How can you do retrospective PRTB if the tenants have left, and in any case it's over 4 years?


----------



## T McGibney (4 Oct 2012)

I don't know, but given the stakes involved, this person should investigate if it is feasible.


----------



## mandelbrot (4 Oct 2012)

If the net rental income is less than 3,174 as would appear likely even without an interest deduction (and if the tenants are in the wind then a PRTB registration seems a bit chancy), and assuming no other income which puts them into the "chargeable person" category, then it's possible the matter can be dealt with by way of submitting Forms 12 for the years in question.

AFAIK penalties & interest wouldn't be applied, as the tax would be due on a P21 rather than an actual income tax assessment. The shortfall might also be collected by reducing the tax credits for 2013/14, depending on the amount of tax (which will depend on the overall level of income of the taxpayer).

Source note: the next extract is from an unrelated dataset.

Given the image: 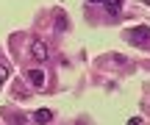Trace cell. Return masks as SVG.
<instances>
[{"mask_svg": "<svg viewBox=\"0 0 150 125\" xmlns=\"http://www.w3.org/2000/svg\"><path fill=\"white\" fill-rule=\"evenodd\" d=\"M31 56H33V59H36V61H45V59H47V42H45V39H33V42H31Z\"/></svg>", "mask_w": 150, "mask_h": 125, "instance_id": "cell-1", "label": "cell"}, {"mask_svg": "<svg viewBox=\"0 0 150 125\" xmlns=\"http://www.w3.org/2000/svg\"><path fill=\"white\" fill-rule=\"evenodd\" d=\"M128 39H134V42H145V44H150V28H147V25H142V28H134V31L128 33Z\"/></svg>", "mask_w": 150, "mask_h": 125, "instance_id": "cell-2", "label": "cell"}, {"mask_svg": "<svg viewBox=\"0 0 150 125\" xmlns=\"http://www.w3.org/2000/svg\"><path fill=\"white\" fill-rule=\"evenodd\" d=\"M33 120H36L39 125H47L50 120H53V111H50V109H36V111H33Z\"/></svg>", "mask_w": 150, "mask_h": 125, "instance_id": "cell-3", "label": "cell"}, {"mask_svg": "<svg viewBox=\"0 0 150 125\" xmlns=\"http://www.w3.org/2000/svg\"><path fill=\"white\" fill-rule=\"evenodd\" d=\"M103 6H106V11L111 17H117L120 11H122V0H103Z\"/></svg>", "mask_w": 150, "mask_h": 125, "instance_id": "cell-4", "label": "cell"}, {"mask_svg": "<svg viewBox=\"0 0 150 125\" xmlns=\"http://www.w3.org/2000/svg\"><path fill=\"white\" fill-rule=\"evenodd\" d=\"M28 81L33 86H45V72L42 70H28Z\"/></svg>", "mask_w": 150, "mask_h": 125, "instance_id": "cell-5", "label": "cell"}, {"mask_svg": "<svg viewBox=\"0 0 150 125\" xmlns=\"http://www.w3.org/2000/svg\"><path fill=\"white\" fill-rule=\"evenodd\" d=\"M6 78H8V67H3V64H0V83H3Z\"/></svg>", "mask_w": 150, "mask_h": 125, "instance_id": "cell-6", "label": "cell"}, {"mask_svg": "<svg viewBox=\"0 0 150 125\" xmlns=\"http://www.w3.org/2000/svg\"><path fill=\"white\" fill-rule=\"evenodd\" d=\"M142 122V117H131V120H128V125H139Z\"/></svg>", "mask_w": 150, "mask_h": 125, "instance_id": "cell-7", "label": "cell"}, {"mask_svg": "<svg viewBox=\"0 0 150 125\" xmlns=\"http://www.w3.org/2000/svg\"><path fill=\"white\" fill-rule=\"evenodd\" d=\"M89 3H103V0H89Z\"/></svg>", "mask_w": 150, "mask_h": 125, "instance_id": "cell-8", "label": "cell"}]
</instances>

Agree with Tommy, it's probably a situation where a few hundred quid to a competent tax advisor wouldn't go astray (and some/all of that cost would also be a deductible expense of the rental income).


----------



## xeresod (5 Oct 2012)

Bronte said:


> I presume they would be allowed PAYE allowance for 2009.



Yes, but it will be restricted to the amount of the social welfare income so won't reduce the tax due on the rental income.




Bronte said:


> how much would a normal 3 bed house for time period 2008 be to furnish.  12.5% of how much basically



Be careful here, without actual receipts/proof this is getting into a murky area, especially when Revenue already has doubts about the person!

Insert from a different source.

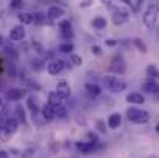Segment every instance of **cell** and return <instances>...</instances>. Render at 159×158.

As with the other posters, getting a tax advisor would definitely be worth it and is a deductable expense.


----------



## T McGibney (5 Oct 2012)

xeresod said:


> Yes, but it will be restricted to the amount of the social welfare income so won't reduce the tax due on the rental income.



Won't they also have a personal credit that can be utilised against the rental income?


xeresod said:


> As with the other posters, getting a tax advisor would definitely be worth it and is a deductable expense.



+1


----------



## Bronte (8 Oct 2012)

mandelbrot said:


> If the net rental income is less than 3,174 as would appear likely even without an interest deduction


 
The actual rent is apparently 3200 for that year. They are now going into the revenue offices with their hands up to see what they say. They were also advised to get an accountant. We'll see what happens. I'll post on any progress.


----------



## Bronte (16 Oct 2012)

Update, revenue has told them to fill out a form 12 which they are sending out to them.


----------